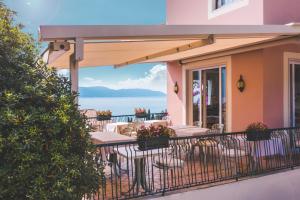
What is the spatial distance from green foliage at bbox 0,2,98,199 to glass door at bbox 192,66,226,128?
29.8 feet

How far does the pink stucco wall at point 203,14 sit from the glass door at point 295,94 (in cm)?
240

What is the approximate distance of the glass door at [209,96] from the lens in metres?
13.6

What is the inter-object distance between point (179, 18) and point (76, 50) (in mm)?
10333

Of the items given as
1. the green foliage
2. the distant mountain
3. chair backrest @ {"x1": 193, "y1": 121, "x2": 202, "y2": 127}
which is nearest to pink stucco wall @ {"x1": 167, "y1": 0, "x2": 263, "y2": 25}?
chair backrest @ {"x1": 193, "y1": 121, "x2": 202, "y2": 127}

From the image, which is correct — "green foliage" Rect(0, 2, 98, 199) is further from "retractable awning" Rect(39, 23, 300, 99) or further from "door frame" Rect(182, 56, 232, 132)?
"door frame" Rect(182, 56, 232, 132)

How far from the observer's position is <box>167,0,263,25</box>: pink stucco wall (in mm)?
11742

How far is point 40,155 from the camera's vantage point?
478 centimetres

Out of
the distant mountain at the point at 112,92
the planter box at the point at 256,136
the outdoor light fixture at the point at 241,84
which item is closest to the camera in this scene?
the planter box at the point at 256,136

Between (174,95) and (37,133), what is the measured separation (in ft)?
39.7

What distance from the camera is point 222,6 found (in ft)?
44.2

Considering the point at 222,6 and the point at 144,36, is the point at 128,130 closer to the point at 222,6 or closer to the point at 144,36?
the point at 222,6

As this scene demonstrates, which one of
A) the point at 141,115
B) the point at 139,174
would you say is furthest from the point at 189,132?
the point at 141,115

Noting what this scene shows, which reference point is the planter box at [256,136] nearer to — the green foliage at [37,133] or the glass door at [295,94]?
the glass door at [295,94]

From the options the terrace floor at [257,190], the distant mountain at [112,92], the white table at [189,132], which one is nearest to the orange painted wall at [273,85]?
the white table at [189,132]
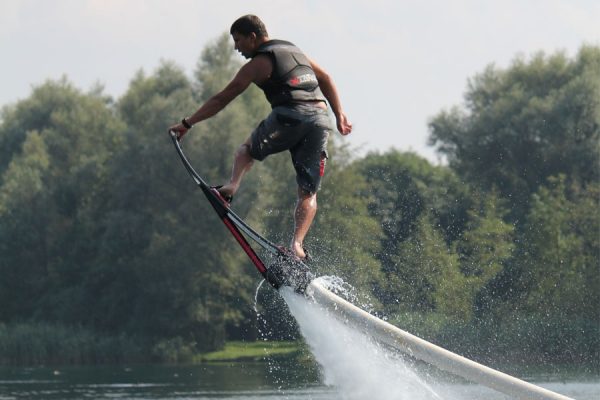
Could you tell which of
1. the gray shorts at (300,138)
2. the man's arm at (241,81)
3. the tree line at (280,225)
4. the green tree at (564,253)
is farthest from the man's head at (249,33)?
the green tree at (564,253)

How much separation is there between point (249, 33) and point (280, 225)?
121ft

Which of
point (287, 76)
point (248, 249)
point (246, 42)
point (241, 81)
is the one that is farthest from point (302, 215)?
point (246, 42)

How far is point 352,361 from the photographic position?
459 inches

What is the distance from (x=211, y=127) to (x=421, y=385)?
42508 mm

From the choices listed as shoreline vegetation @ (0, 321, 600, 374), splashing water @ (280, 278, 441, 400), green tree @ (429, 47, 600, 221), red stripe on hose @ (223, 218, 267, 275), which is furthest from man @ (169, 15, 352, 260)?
green tree @ (429, 47, 600, 221)

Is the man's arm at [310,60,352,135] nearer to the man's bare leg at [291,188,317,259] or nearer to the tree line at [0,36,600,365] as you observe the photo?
the man's bare leg at [291,188,317,259]

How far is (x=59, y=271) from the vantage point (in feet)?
211

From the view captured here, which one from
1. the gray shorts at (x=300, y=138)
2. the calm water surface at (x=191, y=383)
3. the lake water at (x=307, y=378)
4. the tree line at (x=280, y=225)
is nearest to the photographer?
the gray shorts at (x=300, y=138)

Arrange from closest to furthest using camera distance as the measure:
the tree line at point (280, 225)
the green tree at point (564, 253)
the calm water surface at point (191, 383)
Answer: the calm water surface at point (191, 383), the tree line at point (280, 225), the green tree at point (564, 253)

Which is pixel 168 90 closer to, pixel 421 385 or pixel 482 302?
pixel 482 302

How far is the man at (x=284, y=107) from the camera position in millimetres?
10953

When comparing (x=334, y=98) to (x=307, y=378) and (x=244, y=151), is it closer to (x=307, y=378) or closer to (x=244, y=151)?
(x=244, y=151)

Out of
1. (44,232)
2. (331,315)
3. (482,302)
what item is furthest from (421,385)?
(44,232)

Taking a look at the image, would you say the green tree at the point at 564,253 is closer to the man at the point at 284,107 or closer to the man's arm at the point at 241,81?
the man at the point at 284,107
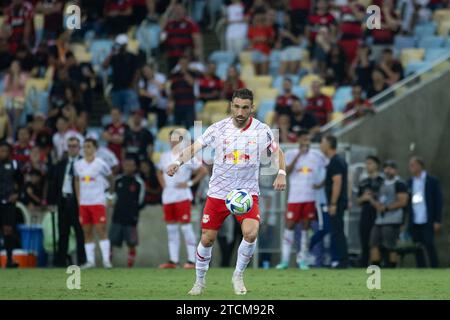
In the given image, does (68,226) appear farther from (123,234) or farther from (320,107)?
(320,107)

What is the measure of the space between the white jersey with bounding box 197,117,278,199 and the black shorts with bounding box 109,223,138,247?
9114mm

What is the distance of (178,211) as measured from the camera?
2420 cm

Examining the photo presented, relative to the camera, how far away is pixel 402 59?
28.9m

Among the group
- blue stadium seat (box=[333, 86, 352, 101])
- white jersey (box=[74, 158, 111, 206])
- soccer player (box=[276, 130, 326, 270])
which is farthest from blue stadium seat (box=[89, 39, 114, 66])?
soccer player (box=[276, 130, 326, 270])

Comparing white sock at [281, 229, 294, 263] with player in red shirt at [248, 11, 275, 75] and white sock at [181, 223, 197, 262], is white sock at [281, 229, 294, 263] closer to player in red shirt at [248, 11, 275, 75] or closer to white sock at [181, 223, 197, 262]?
white sock at [181, 223, 197, 262]

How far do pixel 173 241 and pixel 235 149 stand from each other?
8.42 meters

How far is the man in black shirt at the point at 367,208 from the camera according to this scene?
2441 centimetres

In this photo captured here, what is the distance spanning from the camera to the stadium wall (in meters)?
26.8

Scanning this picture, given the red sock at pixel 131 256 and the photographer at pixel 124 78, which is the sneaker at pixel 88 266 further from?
the photographer at pixel 124 78

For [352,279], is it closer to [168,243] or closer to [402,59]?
[168,243]

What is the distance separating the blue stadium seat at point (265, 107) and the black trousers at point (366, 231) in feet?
15.9

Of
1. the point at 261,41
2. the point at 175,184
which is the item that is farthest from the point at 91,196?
the point at 261,41
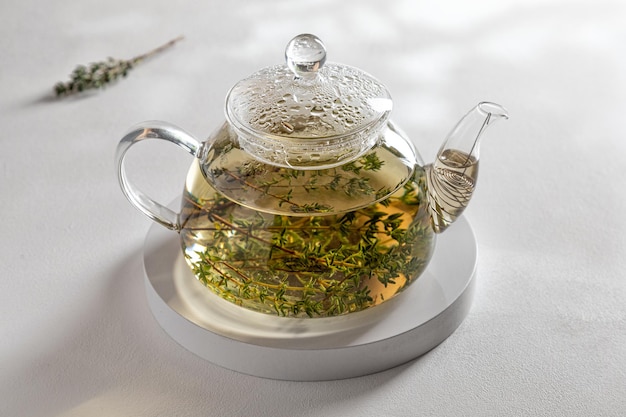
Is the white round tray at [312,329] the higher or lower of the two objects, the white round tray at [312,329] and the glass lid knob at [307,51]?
the lower

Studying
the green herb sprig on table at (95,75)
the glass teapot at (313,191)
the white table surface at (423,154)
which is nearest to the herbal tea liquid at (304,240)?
the glass teapot at (313,191)

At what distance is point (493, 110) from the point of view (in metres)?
1.00

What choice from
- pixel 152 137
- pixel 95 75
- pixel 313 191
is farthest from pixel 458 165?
pixel 95 75

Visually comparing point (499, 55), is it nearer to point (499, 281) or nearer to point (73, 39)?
point (499, 281)

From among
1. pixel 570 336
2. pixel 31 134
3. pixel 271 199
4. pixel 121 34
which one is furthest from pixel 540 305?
pixel 121 34

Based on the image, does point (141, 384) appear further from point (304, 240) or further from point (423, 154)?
point (423, 154)

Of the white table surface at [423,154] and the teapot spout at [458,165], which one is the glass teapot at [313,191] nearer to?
the teapot spout at [458,165]

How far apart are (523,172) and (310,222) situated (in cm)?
57

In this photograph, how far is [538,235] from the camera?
1274 millimetres

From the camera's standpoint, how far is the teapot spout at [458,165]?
3.29 feet

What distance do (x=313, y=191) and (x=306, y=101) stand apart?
0.11 meters

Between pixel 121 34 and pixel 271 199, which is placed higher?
pixel 271 199

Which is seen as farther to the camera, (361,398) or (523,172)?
(523,172)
====
* AIM:
Reproduce every one of the records above line for line, with no changes, and omit the pictures from your copy.

* SOLUTION TO THIS TASK:
What is the spatial distance from green foliage at bbox 0,2,98,199 to glass door at bbox 192,66,226,128?
29.8 feet

How far does the pink stucco wall at point 203,14 sit from the glass door at point 295,94 (in cm)?
240

What is the approximate distance of the glass door at [209,96] from the lens in metres?
13.6

What is the inter-object distance between point (179, 18) and point (76, 50) (in mm)?
10333

Of the items given as
1. the green foliage
2. the distant mountain
3. chair backrest @ {"x1": 193, "y1": 121, "x2": 202, "y2": 127}
which is nearest to pink stucco wall @ {"x1": 167, "y1": 0, "x2": 263, "y2": 25}?
chair backrest @ {"x1": 193, "y1": 121, "x2": 202, "y2": 127}

From the image, which is correct — "green foliage" Rect(0, 2, 98, 199) is further from "retractable awning" Rect(39, 23, 300, 99) or further from "door frame" Rect(182, 56, 232, 132)?
"door frame" Rect(182, 56, 232, 132)

How far from the observer's position is <box>167,0,263,25</box>: pink stucco wall (in mm)?
11742

How far is point 40,155 from the camera's vantage point?
478 centimetres

Out of
the distant mountain at the point at 112,92
the planter box at the point at 256,136
the outdoor light fixture at the point at 241,84
which item is closest to the camera in this scene?
the planter box at the point at 256,136

Between (174,95) and (37,133), what is the measured separation (in ft)?
39.7

What distance from the camera is point 222,6 found (in ft)?
44.2

Considering the point at 222,6 and the point at 144,36, is the point at 128,130 closer to the point at 222,6 or closer to the point at 144,36?
the point at 222,6

As this scene demonstrates, which one of
A) the point at 141,115
B) the point at 139,174
would you say is furthest from the point at 189,132?
the point at 141,115

Noting what this scene shows, which reference point is the planter box at [256,136] nearer to — the green foliage at [37,133] or the glass door at [295,94]?
the glass door at [295,94]

From the options the terrace floor at [257,190], the distant mountain at [112,92], the white table at [189,132], which one is nearest to the orange painted wall at [273,85]?
the white table at [189,132]
Could you tell which of
1. the gray shorts at (300,138)
2. the man's arm at (241,81)
3. the tree line at (280,225)
4. the green tree at (564,253)
is farthest from the man's head at (249,33)?
the green tree at (564,253)

How much separation is there between point (249, 33) and point (280, 225)?
121ft

Which of
point (287, 76)
point (248, 249)
point (246, 42)
point (241, 81)
is the one that is farthest from point (302, 215)?
point (246, 42)

How far is point 352,361 from the photographic position?
459 inches

What is the distance from (x=211, y=127) to (x=421, y=385)?
42508 mm

From the choices listed as shoreline vegetation @ (0, 321, 600, 374), splashing water @ (280, 278, 441, 400), green tree @ (429, 47, 600, 221), red stripe on hose @ (223, 218, 267, 275), which is furthest from man @ (169, 15, 352, 260)?
green tree @ (429, 47, 600, 221)

Is the man's arm at [310,60,352,135] nearer to the man's bare leg at [291,188,317,259] or nearer to the tree line at [0,36,600,365] as you observe the photo?
the man's bare leg at [291,188,317,259]

How far is (x=59, y=271) from the vantage point (in feet)?
211

From the view captured here, which one from
1. the gray shorts at (x=300, y=138)
2. the calm water surface at (x=191, y=383)
3. the lake water at (x=307, y=378)
4. the tree line at (x=280, y=225)
is nearest to the photographer?
the gray shorts at (x=300, y=138)

Arrange from closest to furthest using camera distance as the measure:
the tree line at point (280, 225)
the green tree at point (564, 253)
the calm water surface at point (191, 383)
Answer: the calm water surface at point (191, 383), the tree line at point (280, 225), the green tree at point (564, 253)

Which is pixel 168 90 closer to, pixel 421 385 or pixel 482 302?
pixel 482 302

How far is the man at (x=284, y=107) from the camera position in millimetres?
10953

When comparing (x=334, y=98) to (x=307, y=378) and (x=244, y=151), is it closer to (x=307, y=378) or closer to (x=244, y=151)?
(x=244, y=151)

Out of
1. (44,232)
2. (331,315)
3. (482,302)
what item is furthest from (421,385)?
(44,232)

Taking a look at the image, would you say the green tree at the point at 564,253 is closer to the man at the point at 284,107 or closer to the man's arm at the point at 241,81?
the man at the point at 284,107
In the given image, does (68,226) appear farther from (123,234) or farther from (320,107)?
(320,107)

What is the measure of the space between the white jersey with bounding box 197,117,278,199 and the black shorts with bounding box 109,223,138,247?
9114mm

What is the distance of (178,211) as measured from the camera?
2420 cm

Examining the photo presented, relative to the camera, how far away is pixel 402 59?
28.9m

Among the group
- blue stadium seat (box=[333, 86, 352, 101])
- white jersey (box=[74, 158, 111, 206])
- soccer player (box=[276, 130, 326, 270])
which is farthest from blue stadium seat (box=[89, 39, 114, 66])?
soccer player (box=[276, 130, 326, 270])

Comparing white sock at [281, 229, 294, 263] with player in red shirt at [248, 11, 275, 75] and white sock at [181, 223, 197, 262], is white sock at [281, 229, 294, 263] closer to player in red shirt at [248, 11, 275, 75] or closer to white sock at [181, 223, 197, 262]?
white sock at [181, 223, 197, 262]

How far do pixel 173 241 and pixel 235 149 stand from each other?
8.42 meters

How far is the man in black shirt at the point at 367,208 from the camera according to this scene?
2441 centimetres

In this photo captured here, what is the distance spanning from the camera to the stadium wall (in meters)?
26.8

Scanning this picture, given the red sock at pixel 131 256 and the photographer at pixel 124 78, which is the sneaker at pixel 88 266 further from?
the photographer at pixel 124 78

For [352,279], is it closer to [168,243] or closer to [402,59]?
[168,243]

What is the distance separating the blue stadium seat at point (265, 107) and the black trousers at point (366, 231) in feet?
15.9

Of
1. the point at 261,41
2. the point at 175,184
which is the item that is farthest from the point at 91,196?
the point at 261,41
Is the white round tray at [312,329] the higher or lower of the two objects, the white round tray at [312,329] and the glass lid knob at [307,51]?
the lower

Studying
the green herb sprig on table at (95,75)
the glass teapot at (313,191)
the white table surface at (423,154)
which is nearest to the herbal tea liquid at (304,240)?
the glass teapot at (313,191)

At what distance is point (493, 110) from the point of view (in metres)?
1.00

What choice from
- pixel 152 137
- pixel 95 75
- pixel 313 191
is farthest from pixel 458 165?
pixel 95 75

Visually comparing point (499, 55), is it nearer to point (499, 281) or nearer to point (73, 39)?
point (499, 281)

From among
1. pixel 570 336
2. pixel 31 134
3. pixel 271 199
4. pixel 121 34
which one is furthest from pixel 540 305?
pixel 121 34

Based on the image, does point (141, 384) appear further from point (304, 240) or further from point (423, 154)?
point (423, 154)

Of the white table surface at [423,154] and the teapot spout at [458,165], which one is the glass teapot at [313,191] nearer to?
the teapot spout at [458,165]

How far apart are (523,172) and (310,222) situated (in cm)?
57

In this photograph, how far is [538,235] from the camera?
1274 millimetres

From the camera's standpoint, how far is the teapot spout at [458,165]?
3.29 feet

What distance do (x=313, y=191) and (x=306, y=101) stand apart?
0.11 meters

Between pixel 121 34 and pixel 271 199, which is placed higher?
pixel 271 199

Which is seen as farther to the camera, (361,398) or (523,172)?
(523,172)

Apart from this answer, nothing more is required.